This summer I created and ran the first ever Camp Bennett: a Constraint-Induced Movement Therapy (CIMT) program for kids with hemiplegic cerebral palsy. We had 6 children (aged 3-7 years old) in the 3 week, 6 hour per day program, with families coming from San Francisco, Novato, Sacramento, Pacifica and Boston! Each child made significant physical & social gains, and they had a lot of fun. All of the families want to repeat the camp again next year.

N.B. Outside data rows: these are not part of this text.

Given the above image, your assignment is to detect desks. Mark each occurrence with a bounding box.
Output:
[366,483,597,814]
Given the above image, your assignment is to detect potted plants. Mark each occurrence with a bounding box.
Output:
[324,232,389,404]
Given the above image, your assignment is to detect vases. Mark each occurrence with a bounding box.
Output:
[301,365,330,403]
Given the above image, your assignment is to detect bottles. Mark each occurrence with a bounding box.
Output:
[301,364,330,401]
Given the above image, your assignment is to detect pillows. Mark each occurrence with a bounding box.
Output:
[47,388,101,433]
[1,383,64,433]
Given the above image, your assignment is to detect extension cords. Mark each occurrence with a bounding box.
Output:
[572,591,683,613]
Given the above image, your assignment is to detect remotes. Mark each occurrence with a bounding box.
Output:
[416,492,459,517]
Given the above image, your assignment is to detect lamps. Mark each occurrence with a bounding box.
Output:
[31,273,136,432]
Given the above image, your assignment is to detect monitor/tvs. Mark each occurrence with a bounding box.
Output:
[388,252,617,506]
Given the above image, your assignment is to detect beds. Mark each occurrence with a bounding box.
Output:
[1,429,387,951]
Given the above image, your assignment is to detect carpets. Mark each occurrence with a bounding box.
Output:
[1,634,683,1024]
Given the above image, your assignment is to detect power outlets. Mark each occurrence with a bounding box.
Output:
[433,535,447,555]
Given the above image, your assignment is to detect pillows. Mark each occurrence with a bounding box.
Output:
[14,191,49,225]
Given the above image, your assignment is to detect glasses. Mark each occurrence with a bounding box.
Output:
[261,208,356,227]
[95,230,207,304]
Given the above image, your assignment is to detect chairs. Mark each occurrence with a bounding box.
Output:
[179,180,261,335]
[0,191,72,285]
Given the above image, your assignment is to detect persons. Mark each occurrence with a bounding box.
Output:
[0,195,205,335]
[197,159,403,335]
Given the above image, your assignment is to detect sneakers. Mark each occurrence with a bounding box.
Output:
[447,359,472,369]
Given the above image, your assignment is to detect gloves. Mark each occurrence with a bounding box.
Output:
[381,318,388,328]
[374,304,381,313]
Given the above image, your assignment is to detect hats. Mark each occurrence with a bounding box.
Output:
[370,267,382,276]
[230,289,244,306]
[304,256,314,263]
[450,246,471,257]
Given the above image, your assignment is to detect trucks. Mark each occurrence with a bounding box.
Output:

The Camp was held at a pediatric therapy center in Burlingame (Movement Discoveries). We were so lucky to have an incredible lead OT (Joanie Hooper) who was with us 4 hours per day and teamed up with the PTs on staff at Movement Discoveries (Gina Calloni and Carrie Southgate) to come up with incredible, and fun, physical challenges for the kids. I was also truly blessed to have found Kristy Atchison, a recently licensed OT who volunteered her time in helping me set up the Camp, create the curriculum, administer the COPM assessments before and after camp (phone interview with each parent), perform therapy on the kids on some occasions, help with charting and reports, and show up early and stay late every single day of camp while she was 7 months pregnant! I could NOT have done this without her.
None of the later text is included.